Quando Arthur morreu, em 1987, aos 73 anos, seus herdeiros demonstraram mais interesse em brigar entre si do que em manter a Purdue, que acabou vendida aos irmãos de Arthur e seus filhos pela bagatela de US$ 22 milhões.
Naquele mesmo ano, a Purdue lançara nos Estados Unidos o MS Contin, um medicamento revolucionário no tratamento da dor.
O princípio ativo – a morfina – já era empregado como analgésico há tempos. A novidade era o invólucro do comprimido, que permitia a liberação gradual, dispensando o uso da agulha intravenosa. O medicamento tinha emprego sobretudo oncológico, aliviando a dor de pacientes terminais.
A estratégia de marketing do OxyContin, lançado em 1996, foi mais agressiva. Vendeu-se a droga – a base de oxicodona, um opióide mais potente que a morfina – como um tratamento continuado e seguro para dores crônicas. A empresa alegava que apenas 1% dos pacientes se viciavam na droga, mas o número era uma fantasia: nunca se realizaram pesquisas sobre dependência.
Muitos usuários começavam a tomar o OxyContin e daí migravam para a heroína e o fentanil, vendidos ilegalmente nas ruas. Houve também numerosos casos de médicos e clínicas que montavam “fábricas de receitas” para alimentar o tráfico ilegal do remédio. A Purdue tinha conhecimento dessas práticas.
Os Sackler e seus executivos continuaram incentivando a venda agressiva da droga mesmo quando as evidências de que ela causava dependência eram inegáveis. Tal indiferença com o sofrimento parece ainda mais monstruosa quando se considera que havia um caso trágico de drogadição na família. Usuário de PCP e heroína, Robert Sackler, filho de Mortimer, jogou-se de uma janela do apartamento de sua mãe, em Nova York, em 1975. A família raramente mencionava seu nome.
Radden Keefe identifica na Purdue Pharma problemas que podem afligir uma empresa familiar de capital fechado.
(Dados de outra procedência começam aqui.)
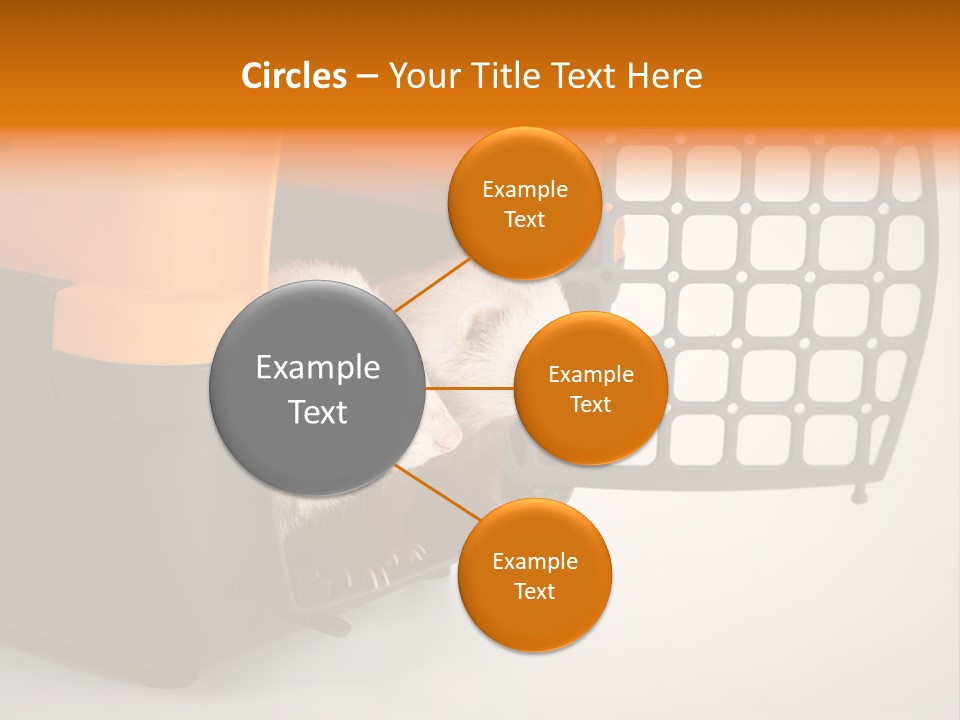 Circles – Your Title Text Here

Example Text

Example Text

Example Text

Example Text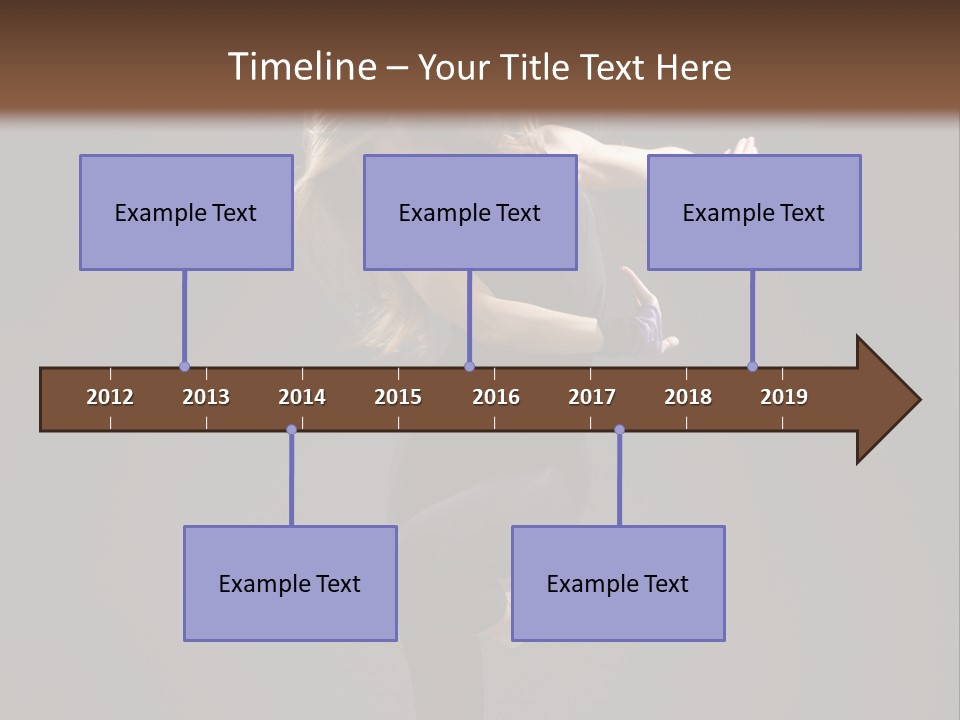 Timeline – Your Title Text Here

Example Text

Example Text

Example Text

2012 2013 2014 2015 2016 2017 2018 2019

Example Text

Example Text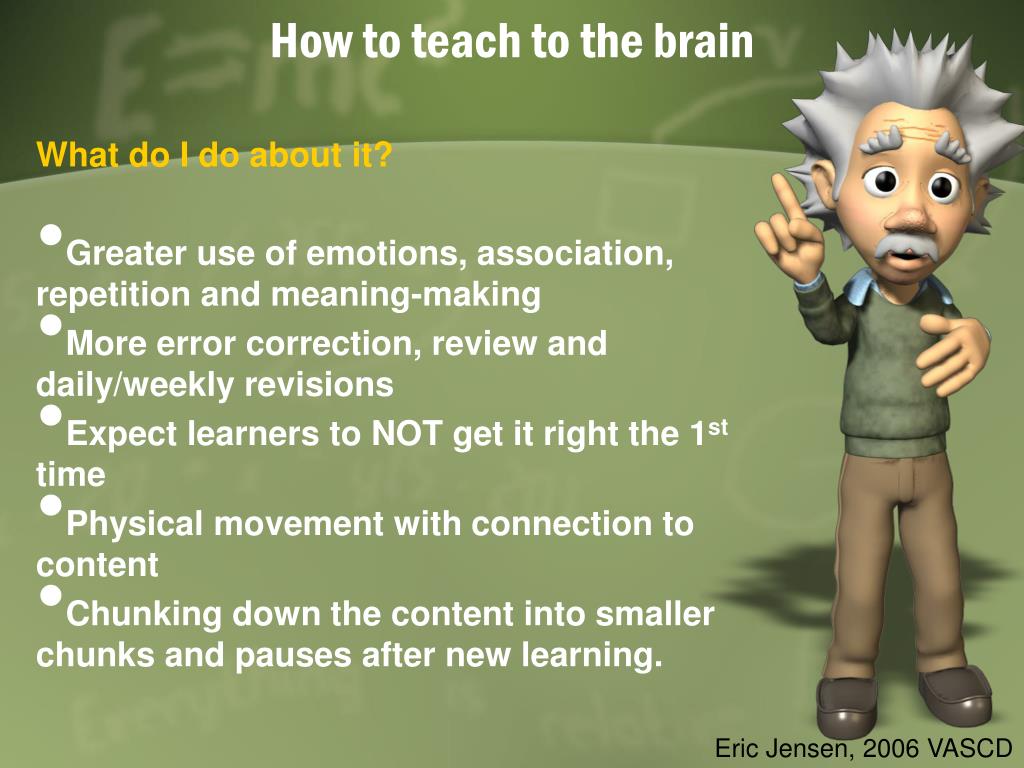 How to teach to the brain

What do I do about it?

•Greater use of emotions, association, repetition and meaning-making
•More error correction, review and daily/weekly revisions
•Expect learners to NOT get it right the 1$^{st}$ time
•Physical movement with connection to content
•Chunking down the content into smaller chunks and pauses after new learning.

Eric Jensen, 2006 VASCD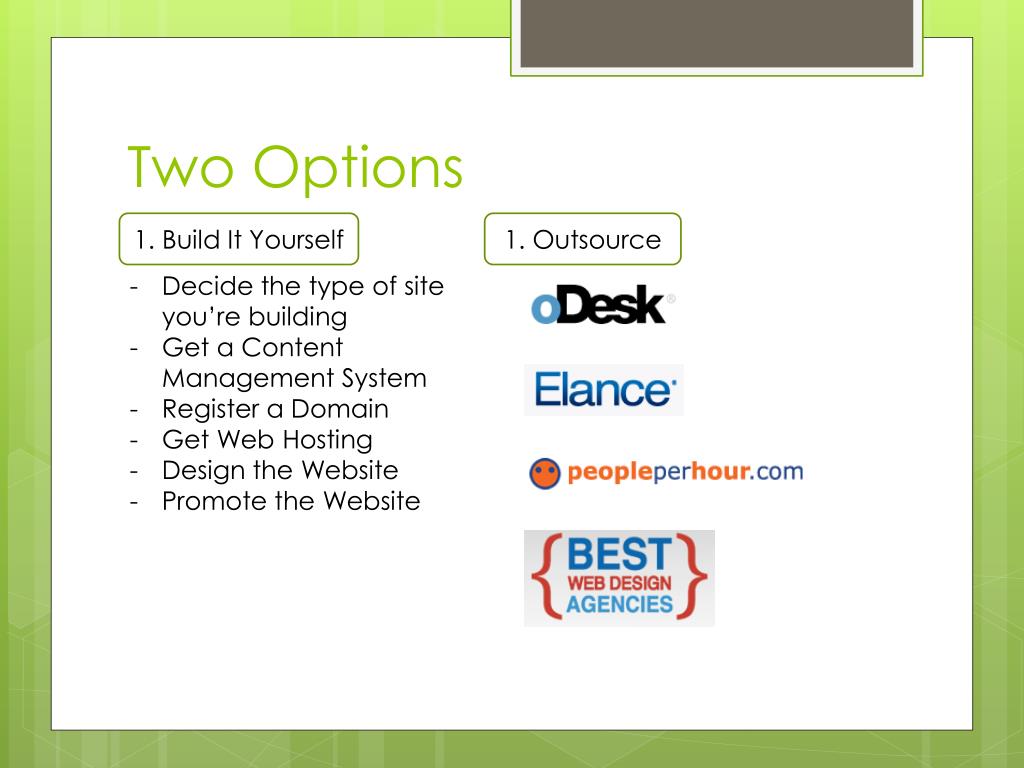 Two Options

1. Build It Yourself

- Decide the type of site you're building
- Get a Content Management System
- Register a Domain
- Get Web Hosting
- Design the Website
- Promote the Website

1. Outsource

oDesk®

Elance

peopleperhour.com

{BEST WEB DESIGN AGENCIES}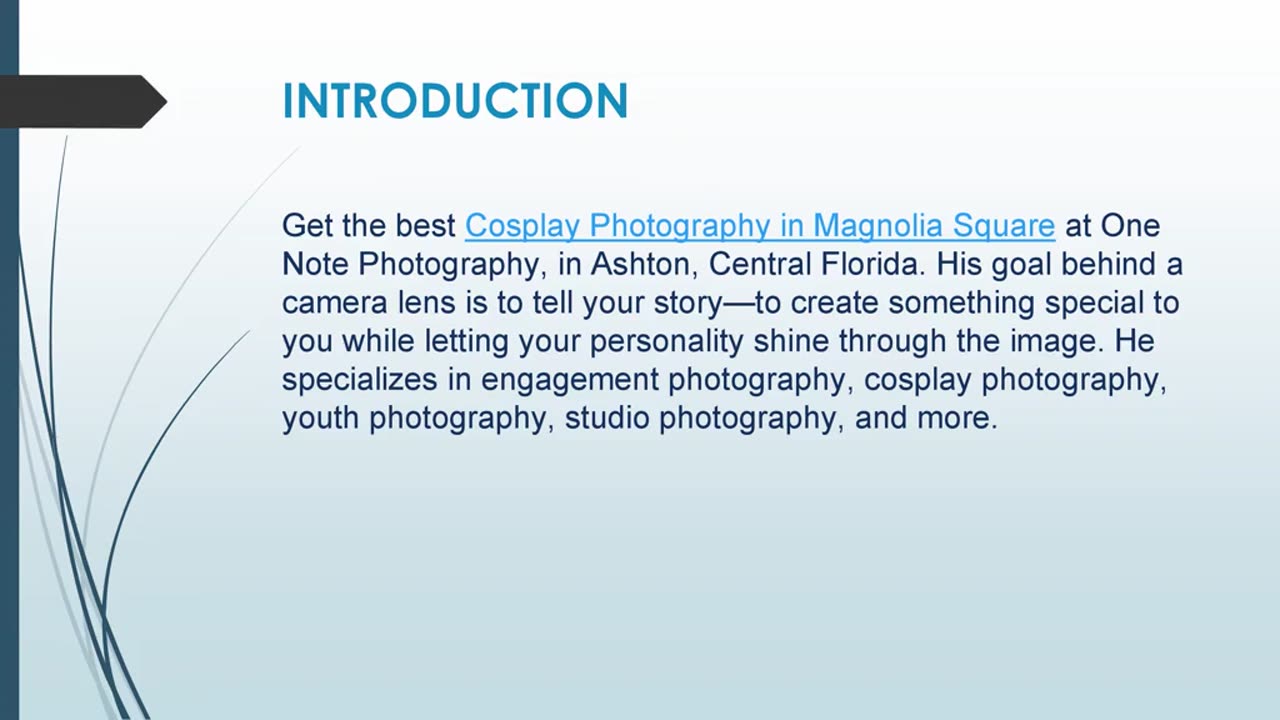 INTRODUCTION

Get the best Cosplay Photography in Magnolia Square at One Note Photography, in Ashton, Central Florida. His goal behind a camera lens is to tell your story—to create something special to you while letting your personality shine through the image. He specializes in engagement photography, cosplay photography, youth photography, studio photography, and more.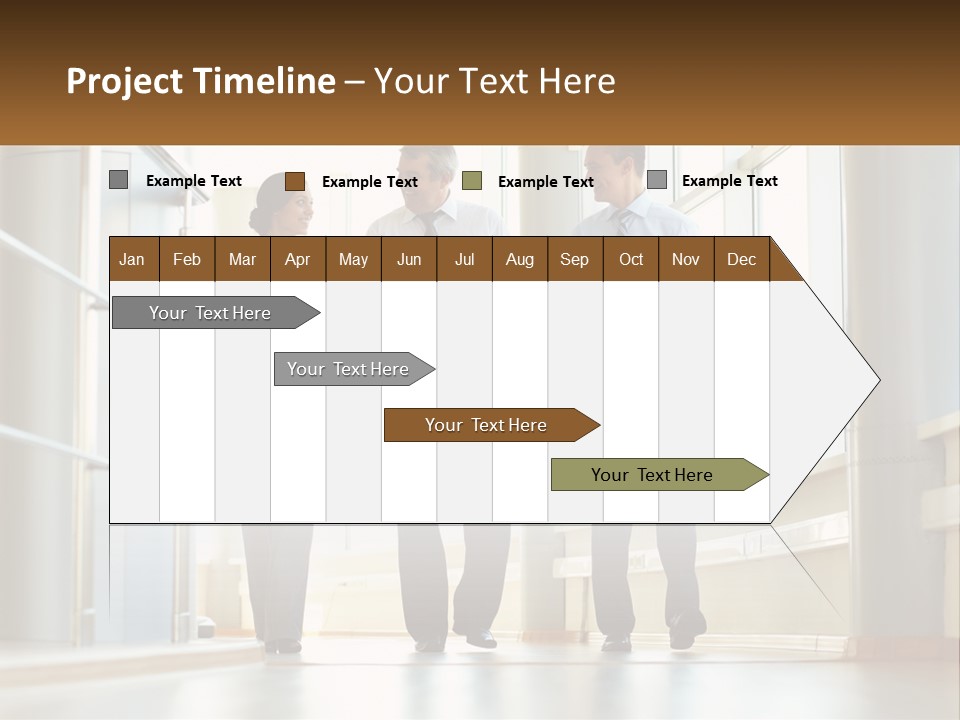 Project Timeline – Your Text Here

Example Text
Example Text
Example Text
Example Text

| Jan | Feb | Mar | Apr | May | Jun | Jul | Aug | Sep | Oct | Nov | Dec |
|---|---|---|---|---|---|---|---|---|---|---|---|

Your Text Here

Your Text Here

Your Text Here

Your Text Here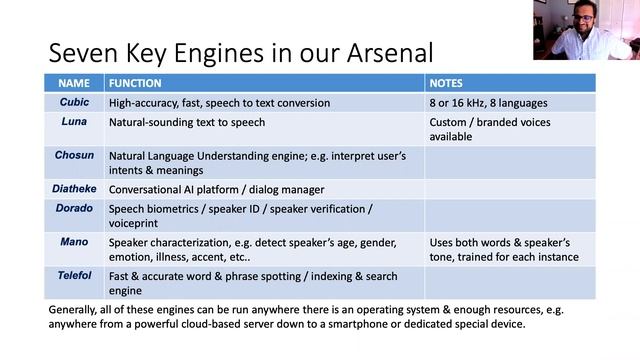 Seven Key Engines in our Arsenal

| NAME | FUNCTION | NOTES |
|---|---|---|
| Cubic | High-accuracy, fast, speech to text conversion | 8 or 16 kHz, 8 languages |
| Luna | Natural-sounding text to speech | Custom / branded voices available |
| Chosun | Natural Language Understanding engine; e.g. interpret user's intents & meanings | |
| Diatheke | Conversational AI platform / dialog manager | |
| Dorado | Speech biometrics / speaker ID / speaker verification / voiceprint | |
| Mano | Speaker characterization, e.g. detect speaker's age, gender, emotion, illness, accent, etc.. | Uses both words & speaker's tone, trained for each instance |
| Telefol | Fast & accurate word & phrase spotting / indexing & search engine | |

Generally, all of these engines can be run anywhere there is an operating system & enough resources, e.g. anywhere from a powerful cloud-based server down to a smartphone or dedicated special device.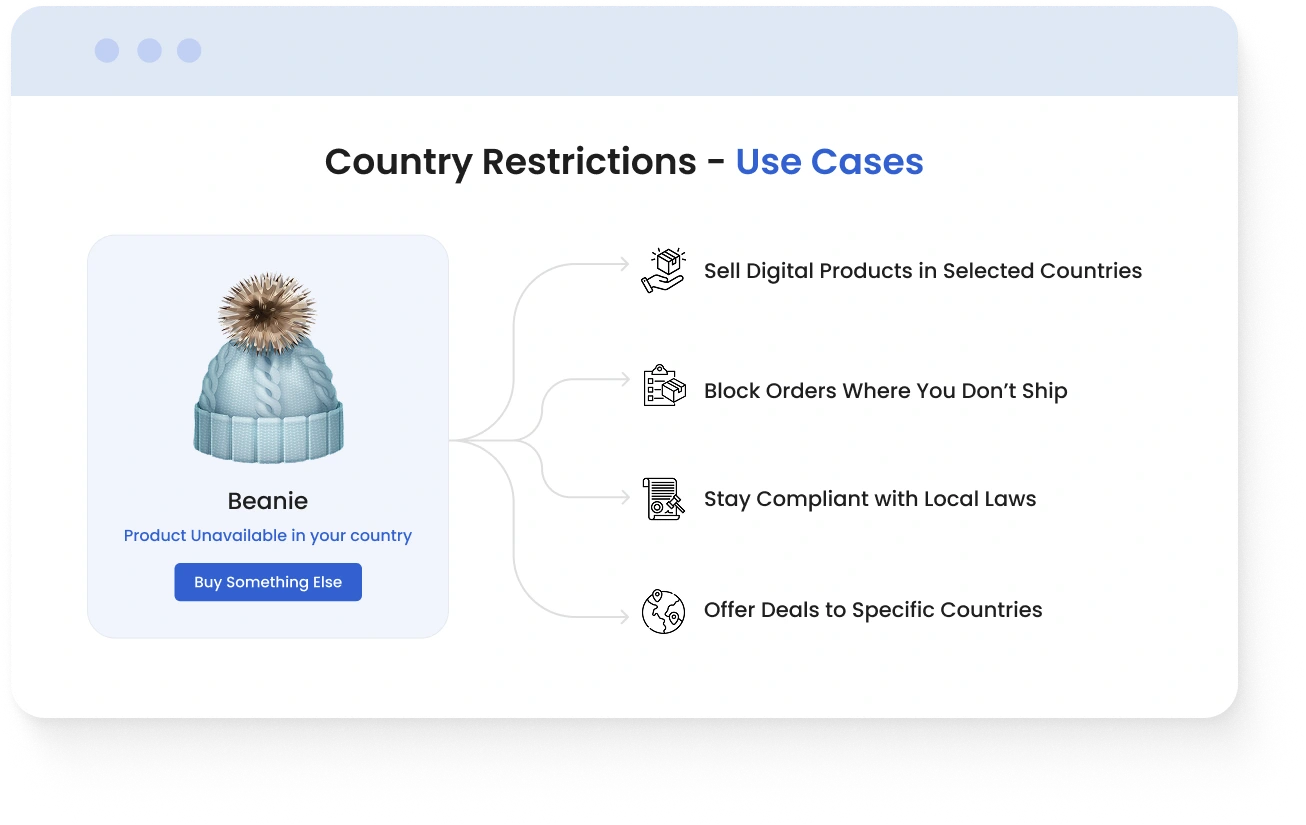 Country Restrictions - Use Cases

Beanie

Product Unavailable in your country

Buy Something Else

Sell Digital Products in Selected Countries

Block Orders Where You Don’t Ship

Stay Compliant with Local Laws

Offer Deals to Specific Countries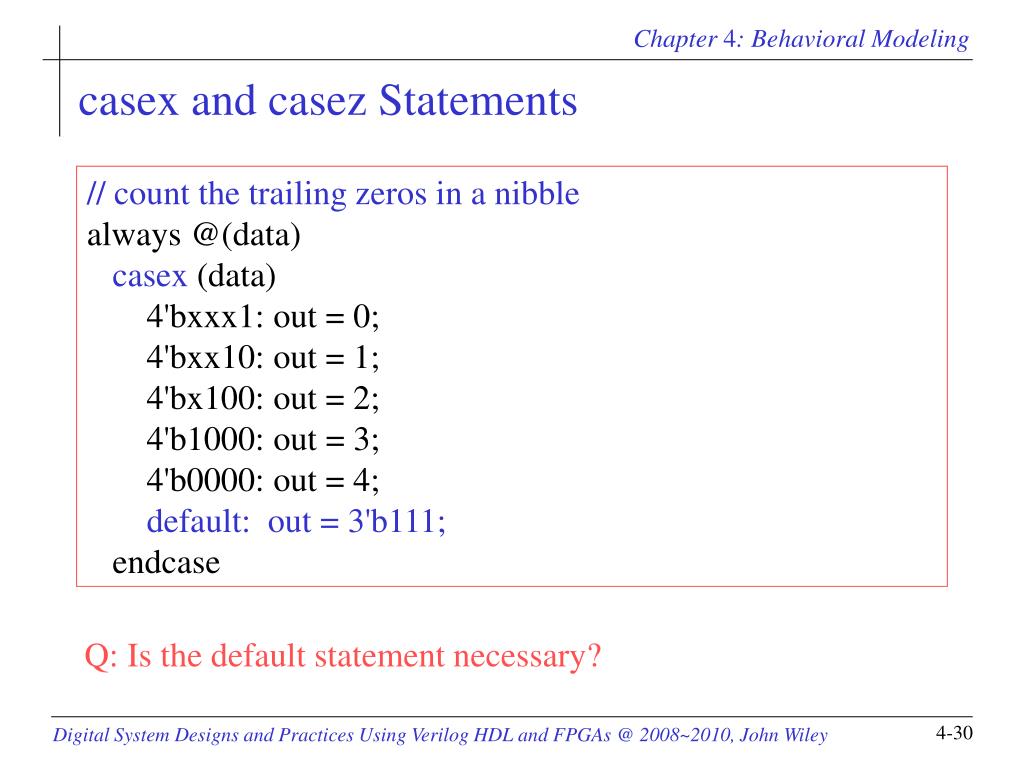 Chapter 4: Behavioral Modeling

casex and casez Statements

// count the trailing zeros in a nibble
always @(data)
casex (data)
4'bxxx1: out = 0;
4'bxx10: out = 1;
4'bx100: out = 2;
4'b1000: out = 3;
4'b0000: out = 4;
default: out = 3'b111;
endcase

Q: Is the default statement necessary?

Digital System Designs and Practices Using Verilog HDL and FPGAs @ 2008~2010, John Wiley

4-30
Sem ações na Bolsa cujo valor poderia cair com a cobertura negativa da imprensa, a Purdue jamais se sentiu compelida a revisar suas estratégias criminosas. E muitos dos filhos de Mortimer e Raymond – a terceira geração da família – viam a empresa apenas como um meio de financiar seus estilos de vida extravagantes.
Detalhado, bem documentado e composto com um ritmo narrativo impecável, Império da Dor é uma autópsia do poder econômico sem freios. Muitos procuradores estaduais tentaram responsabilizar os proprietários da Purdue pelos malfeitos da empresa, sem sucesso: os Sackler tinham uma vasta rede de amparo político e contavam com os melhores advogados.
Nunca foram formalmente acusados por nenhum crime. As punições foram apenas simbólicas: alguns museus e universidades removeram o nome Sackler de seus prédios.